■ WHAT YOU ARE ASKED TO DO: Rewrite the lines from the first one through the line containing "2.61 metres", replacing "beer bottle" with "glass bottle" and leaving everything else unchanged.

■ DATA SHOWN:
■ ■ ■ ■ ■

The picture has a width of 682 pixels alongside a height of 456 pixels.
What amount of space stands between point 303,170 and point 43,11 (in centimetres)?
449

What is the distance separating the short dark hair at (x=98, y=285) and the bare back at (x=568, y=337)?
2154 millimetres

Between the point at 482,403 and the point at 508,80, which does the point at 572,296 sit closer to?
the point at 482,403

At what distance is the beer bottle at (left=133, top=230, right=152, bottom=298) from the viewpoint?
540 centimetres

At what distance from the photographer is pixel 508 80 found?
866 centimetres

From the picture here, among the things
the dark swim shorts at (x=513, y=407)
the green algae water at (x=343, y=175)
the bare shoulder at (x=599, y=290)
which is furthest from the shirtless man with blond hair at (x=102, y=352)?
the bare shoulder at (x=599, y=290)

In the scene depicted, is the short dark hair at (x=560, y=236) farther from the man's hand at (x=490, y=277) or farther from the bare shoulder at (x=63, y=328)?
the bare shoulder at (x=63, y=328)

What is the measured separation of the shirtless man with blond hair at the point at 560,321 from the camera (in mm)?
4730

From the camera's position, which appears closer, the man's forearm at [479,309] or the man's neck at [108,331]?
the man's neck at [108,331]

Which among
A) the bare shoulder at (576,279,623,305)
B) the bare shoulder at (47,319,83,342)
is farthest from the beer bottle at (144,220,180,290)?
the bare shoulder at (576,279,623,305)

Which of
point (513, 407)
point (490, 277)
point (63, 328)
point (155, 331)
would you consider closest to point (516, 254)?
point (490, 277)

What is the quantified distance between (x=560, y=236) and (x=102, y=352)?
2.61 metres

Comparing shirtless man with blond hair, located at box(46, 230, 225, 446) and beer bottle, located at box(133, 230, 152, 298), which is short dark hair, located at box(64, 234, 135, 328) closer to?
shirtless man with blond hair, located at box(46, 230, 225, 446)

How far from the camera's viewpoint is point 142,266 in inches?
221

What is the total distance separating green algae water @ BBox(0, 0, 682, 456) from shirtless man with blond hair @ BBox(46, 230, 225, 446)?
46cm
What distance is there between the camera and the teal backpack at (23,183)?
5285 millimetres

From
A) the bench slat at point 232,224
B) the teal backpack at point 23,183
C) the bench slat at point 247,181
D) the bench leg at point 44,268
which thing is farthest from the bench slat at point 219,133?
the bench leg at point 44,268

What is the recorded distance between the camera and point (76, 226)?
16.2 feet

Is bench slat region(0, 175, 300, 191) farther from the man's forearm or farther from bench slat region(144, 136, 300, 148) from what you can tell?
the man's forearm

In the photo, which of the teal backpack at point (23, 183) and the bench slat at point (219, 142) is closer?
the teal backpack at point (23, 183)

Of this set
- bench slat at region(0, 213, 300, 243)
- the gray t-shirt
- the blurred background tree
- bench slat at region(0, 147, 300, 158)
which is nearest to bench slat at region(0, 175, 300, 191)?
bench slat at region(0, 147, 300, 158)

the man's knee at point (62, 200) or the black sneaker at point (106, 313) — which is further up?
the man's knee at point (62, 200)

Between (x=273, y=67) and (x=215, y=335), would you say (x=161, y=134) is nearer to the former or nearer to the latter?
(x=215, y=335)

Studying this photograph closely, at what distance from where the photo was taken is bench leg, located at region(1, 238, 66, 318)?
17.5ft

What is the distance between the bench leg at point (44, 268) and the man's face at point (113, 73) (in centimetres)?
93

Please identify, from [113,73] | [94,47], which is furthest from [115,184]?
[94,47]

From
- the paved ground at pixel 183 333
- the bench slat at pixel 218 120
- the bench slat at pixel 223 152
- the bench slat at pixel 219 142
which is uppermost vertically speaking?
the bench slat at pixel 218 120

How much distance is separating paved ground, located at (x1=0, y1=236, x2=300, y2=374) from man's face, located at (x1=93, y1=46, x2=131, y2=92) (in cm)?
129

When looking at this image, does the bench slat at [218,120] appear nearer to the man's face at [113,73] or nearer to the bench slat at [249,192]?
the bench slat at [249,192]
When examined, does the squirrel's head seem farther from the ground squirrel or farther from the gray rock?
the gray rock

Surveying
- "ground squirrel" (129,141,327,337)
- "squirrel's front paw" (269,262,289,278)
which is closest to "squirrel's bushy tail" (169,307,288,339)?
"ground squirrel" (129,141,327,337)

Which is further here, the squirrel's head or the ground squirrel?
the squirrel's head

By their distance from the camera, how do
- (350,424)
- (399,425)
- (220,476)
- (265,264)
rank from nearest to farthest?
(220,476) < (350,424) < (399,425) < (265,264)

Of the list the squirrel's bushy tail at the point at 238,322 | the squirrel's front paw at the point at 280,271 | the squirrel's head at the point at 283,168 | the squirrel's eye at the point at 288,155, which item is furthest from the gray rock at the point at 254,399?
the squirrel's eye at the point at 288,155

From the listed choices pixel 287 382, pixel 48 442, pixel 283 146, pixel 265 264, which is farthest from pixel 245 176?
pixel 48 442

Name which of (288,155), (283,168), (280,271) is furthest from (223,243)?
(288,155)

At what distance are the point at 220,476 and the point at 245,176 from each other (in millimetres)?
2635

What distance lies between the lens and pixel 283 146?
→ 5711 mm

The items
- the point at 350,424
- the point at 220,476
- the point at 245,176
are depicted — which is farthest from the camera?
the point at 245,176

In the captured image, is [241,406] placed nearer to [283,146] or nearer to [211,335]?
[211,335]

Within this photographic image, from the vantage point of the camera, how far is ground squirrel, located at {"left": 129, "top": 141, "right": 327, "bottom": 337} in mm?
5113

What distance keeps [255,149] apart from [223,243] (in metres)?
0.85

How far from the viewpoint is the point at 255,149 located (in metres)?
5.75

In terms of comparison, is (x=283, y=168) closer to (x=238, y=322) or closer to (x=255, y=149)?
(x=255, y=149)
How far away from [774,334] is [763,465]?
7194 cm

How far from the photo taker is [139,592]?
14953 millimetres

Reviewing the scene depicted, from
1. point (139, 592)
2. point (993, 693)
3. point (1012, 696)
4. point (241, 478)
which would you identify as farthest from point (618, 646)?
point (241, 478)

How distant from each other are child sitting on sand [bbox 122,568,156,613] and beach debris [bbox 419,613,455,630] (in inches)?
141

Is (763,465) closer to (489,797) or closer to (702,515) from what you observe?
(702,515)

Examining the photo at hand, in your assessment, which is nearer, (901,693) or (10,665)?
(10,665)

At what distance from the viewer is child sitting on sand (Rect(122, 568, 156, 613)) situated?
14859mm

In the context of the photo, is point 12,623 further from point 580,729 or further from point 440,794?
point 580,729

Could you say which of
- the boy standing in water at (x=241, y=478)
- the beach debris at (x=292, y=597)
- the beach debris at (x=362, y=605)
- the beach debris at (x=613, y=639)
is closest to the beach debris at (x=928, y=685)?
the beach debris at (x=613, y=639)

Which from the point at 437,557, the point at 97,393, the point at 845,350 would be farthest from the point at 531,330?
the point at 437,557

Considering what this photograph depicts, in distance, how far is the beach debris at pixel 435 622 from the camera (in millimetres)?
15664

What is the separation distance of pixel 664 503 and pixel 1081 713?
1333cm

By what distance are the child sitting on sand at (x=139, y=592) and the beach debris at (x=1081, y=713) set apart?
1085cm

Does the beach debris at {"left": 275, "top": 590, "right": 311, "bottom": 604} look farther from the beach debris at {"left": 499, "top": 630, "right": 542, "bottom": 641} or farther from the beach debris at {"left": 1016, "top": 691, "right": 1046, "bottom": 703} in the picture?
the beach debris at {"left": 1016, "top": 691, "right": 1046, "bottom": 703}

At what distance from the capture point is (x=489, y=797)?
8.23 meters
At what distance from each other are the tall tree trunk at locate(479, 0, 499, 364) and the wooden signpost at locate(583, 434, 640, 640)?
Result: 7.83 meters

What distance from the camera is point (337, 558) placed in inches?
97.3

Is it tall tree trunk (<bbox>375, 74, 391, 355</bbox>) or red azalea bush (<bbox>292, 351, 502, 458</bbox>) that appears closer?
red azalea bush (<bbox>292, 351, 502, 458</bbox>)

■ ■ ■ ■ ■

■ SOLVED EXERCISE:
The picture has a width of 682 pixels alongside a height of 456 pixels.
What amount of space stands between point 303,170 and point 43,11 (in centimetres)?
449

What is the distance separating the short dark hair at (x=98, y=285) and the bare back at (x=568, y=337)?
2154 millimetres

Between the point at 482,403 and the point at 508,80, which does the point at 572,296 sit closer to?
the point at 482,403

At what distance is the glass bottle at (left=133, top=230, right=152, bottom=298) from the viewpoint?
540 centimetres

At what distance from the photographer is pixel 508 80 found?
866 centimetres

From the picture here, among the things
the dark swim shorts at (x=513, y=407)
the green algae water at (x=343, y=175)
the bare shoulder at (x=599, y=290)
which is furthest from the shirtless man with blond hair at (x=102, y=352)?
the bare shoulder at (x=599, y=290)

In the scene depicted, is the short dark hair at (x=560, y=236) farther from the man's hand at (x=490, y=277) or farther from the bare shoulder at (x=63, y=328)?
the bare shoulder at (x=63, y=328)

What is the measured separation of the shirtless man with blond hair at the point at 560,321 from the camera (in mm)?
4730

From the camera's position, which appears closer, the man's forearm at [479,309] or the man's neck at [108,331]?
the man's neck at [108,331]

Which among
A) the bare shoulder at (576,279,623,305)
B) the bare shoulder at (47,319,83,342)
is farthest from the glass bottle at (144,220,180,290)?
the bare shoulder at (576,279,623,305)

Which of
point (513, 407)
point (490, 277)
point (63, 328)
point (155, 331)
would you consider closest to point (516, 254)?
point (490, 277)

What is the quantified distance between (x=560, y=236) and (x=102, y=352)?
2.61 metres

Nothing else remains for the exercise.